Text excerpt:
————————

These two - Harrison and this Mysterious Person have been involved in some conspiracy for the past fifteen years.

Those fifteen years, at least for Harrison, involve staying hidden and running. From what we'll learn later, the Mysterious Person has every reason to do the same.

And yet apparently this Mysterious Person has the luxury of staying in one spot for fifteen years. Really.

Erm, am I the only one who finds that stupid?

Well, in any case, Harrison heads on up and brings his... car gun with him. I call it his car gun because we got no mention of him taking it out from the house, so I can only conclude that he keeps it in his car. I might also add that he claims he never fired a shot since college (when he practiced in a shooting gallery) and generally acts like it's unexpected to have to use it, which implies that he doesn't keep the gun for standard safety, but instead just has it randomly lying around.. Was Fitzpatrick trying to reinforce the idea that Harrison Grey was insane?

So, car gun stowed at the back of his pants waistband (really), Harrison goes up to the door. We get some SUBTLE FORESHADOWING about how he might be being followed up there, and "
a shadow move behind the lace curtains". *snerk* Yes, lace curtains. Lace curtains, on the windows of a house on the wrong side of the tracks, owned by a Mysterious Person who is heavily into secrecy and keeping off of the radar. Lace curtains on the windows of that house.

God, this level of stupidity does not bode well.

So the Mysterious Person steps out, and tells Harrison that Nora is in trouble. Well, he doesn't come right out and say that it's Nora. There's a lot of dithering around and vague talk about how an unnamed sixteen-year-old associated with Harrison is in trouble, but c'mon. We all read Hush, Hush, we know who Harrison's sixteen-year-old daughter is, and we know how everyone, apparently including the Suethor, is trying to kill her. So I'm not going to insult your intelligence and pretend we don't know who it is. It's fucking Nora.

Still speaking in vague terms, which are supposed to be cryptic but are just annoying, the Mysterious Person lays out the plan

"
'Once she turns sixteen, he’ll come for her. You need to take her far away. Someplace where he’ll never find her.'

Harrison shook his head. 'I don’t understand—'

He was cut off by a menacing glare. 'When we made this agreement, I told you there would be things you couldn’t understand. Sixteen is a cursed age in—in my world. That’s all you need to know,' he finished brusquely.
"

ZeldaQueen: As you can see, the characters in these books still have nary a frigging clue as to how to hatch a decent plan.

That quote up there? That's all we've gotten so far as to what's going on. The Mysterious Person has told Harrison that Nora will be pursued by unnamed parties when she turns sixteen, and apparently the Mysterious Person knew of this risk since she was born. Soooo... if the Mysterious Person is so determined to head the evil people after Nora off at the pass, why didn't he warn Harrison of all of this fifteen years ago, when Nora was born? There's no reason why he couldn't! He clearly already told him that something would be happening! Why didn't he take the opportunity back then to say "When she turns sixteen, someone will come after her. When that time comes, you'll need to pack up your family, cut the ties to whatever life you're leading, and go into hiding". Heck, if he had done that, it would have let them be even more prepared, because Harrison would already know what was going to happen, and would already be getting ready to take his family and run! Seriously, are these people not aware that plans tend to go better when people are given more time to prepare for them?

————————

Supplied material:
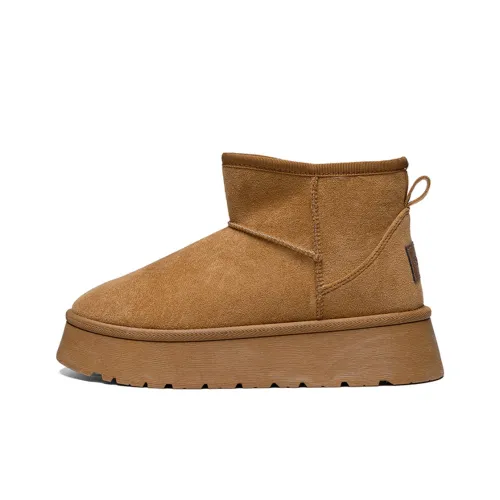 RENBEN Короткие Сноубутсы Женские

————————

Exercise requirements:
1: In the recap, where does Harrison put his gun when he goes up to the door?
2: Put this sentence from the recap into Spanish: "Those fifteen years, at least for Harrison, involve staying hidden and running."
The lines are not needed for anything here.

Per-task answers:
1: At the back of his pants waistband.

2: Esos quince años, al menos para Harrison, implican mantenerse oculto y huir.